Given text:
-- Begin --

You are viewing a plain text version of this content. The canonical link for it is here.

Posted to user@flink.apache.org by Krzysztof Zarzycki <k....@gmail.com> on 2016/04/07 09:54:57 UTC

RocksDB state checkpointing is expensive?

Hi,
I saw the documentation and source code of the state management with
RocksDB and before I use it, I'm concerned of one thing: Am I right that
currently when state is being checkpointed, the whole RocksDB state is
snapshotted? There is no incremental, diff snapshotting, is it? If so, this
seems to be unfeasible for keeping state counted in tens or hundreds of GBs
(and you reach that size of a state, when you want to keep an embedded
state of the streaming application instead of going out to Cassandra/Hbase
or other DB). It will just cost too much to do snapshots of such large
state.

Samza as a good example to compare, writes every state change to Kafka
topic, considering it a snapshot in the shape of changelog. Of course in
the moment of app restart, recovering the state from the changelog would be
too costly, that is why the changelog topic is compacted. Plus, I think
Samza does a state snapshot from time to time anyway (but I'm not sure of
that).

Thanks for answering my doubts,
Krzysztof

Re: RocksDB state checkpointing is expensive?

Posted by Krzysztof Zarzycki <k....@gmail.com>.

OK, Thanks Aljoscha for the info!
Guys, great work on Flink, I really love it :)

Cheers,
Krzysztof

czw., 7.04.2016 o 10:48 użytkownik Aljoscha Krettek <al...@apache.org>
napisał:

> Hi,
> you are right. Currently there is no incremental checkpointing and
> therefore, at each checkpoint, we essentially copy the whole RocksDB
> database to HDFS (or whatever filesystem you chose as a backup location).
> As far as I know, Stephan will start working on adding support for
> incremental snapshots this week or next week.

-- End --

Exercise requirements:
1: Answer these questions using the RocksDB checkpointing thread:
(a) Where does Samza write every state change?
(b) At each checkpoint, where is the whole RocksDB database copied?
(c) Who is named as about to start work on incremental snapshots?
2: Decide whether each statement agrees with the RocksDB checkpointing thread, and quote the words that settle it:
(a) Samza's changelog topic is compacted.
(b) Flink currently offers incremental checkpointing.
(c) The first poster is sure that Samza takes a state snapshot from time to time.
3: Reproduce the passage of the RocksDB checkpointing thread starting at "Samza as a good" and ending at "Krzysztof Zarzycki <k....@gmail.com>.".
The material that comes after this thread plays no part here.

Supplied records:

-- Begin --

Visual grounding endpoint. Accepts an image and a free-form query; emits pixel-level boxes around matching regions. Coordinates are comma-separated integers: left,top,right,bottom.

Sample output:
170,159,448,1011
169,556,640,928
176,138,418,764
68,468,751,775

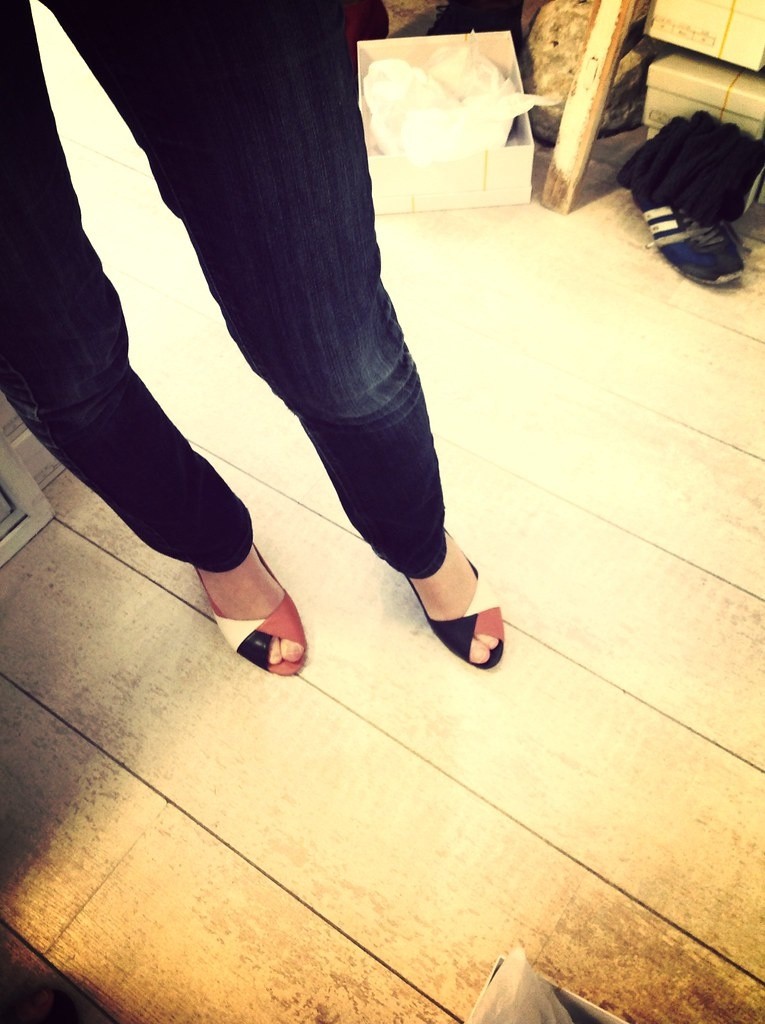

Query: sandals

-- End --

Exercise answers:
1:
(a) To a Kafka topic.
(b) To HDFS, or whatever filesystem was chosen as a backup location.
(c) Stephan.

2:
(a) Yes: "that is why the changelog topic is compacted"
(b) No: "Currently there is no incremental checkpointing"
(c) No: "but I'm not sure of that"

3:
Samza as a good example to compare, writes every state change to Kafka
topic, considering it a snapshot in the shape of changelog. Of course in
the moment of app restart, recovering the state from the changelog would be
too costly, that is why the changelog topic is compacted. Plus, I think
Samza does a state snapshot from time to time anyway (but I'm not sure of
that).

Thanks for answering my doubts,
Krzysztof

Re: RocksDB state checkpointing is expensive?

Posted by Krzysztof Zarzycki <k....@gmail.com>.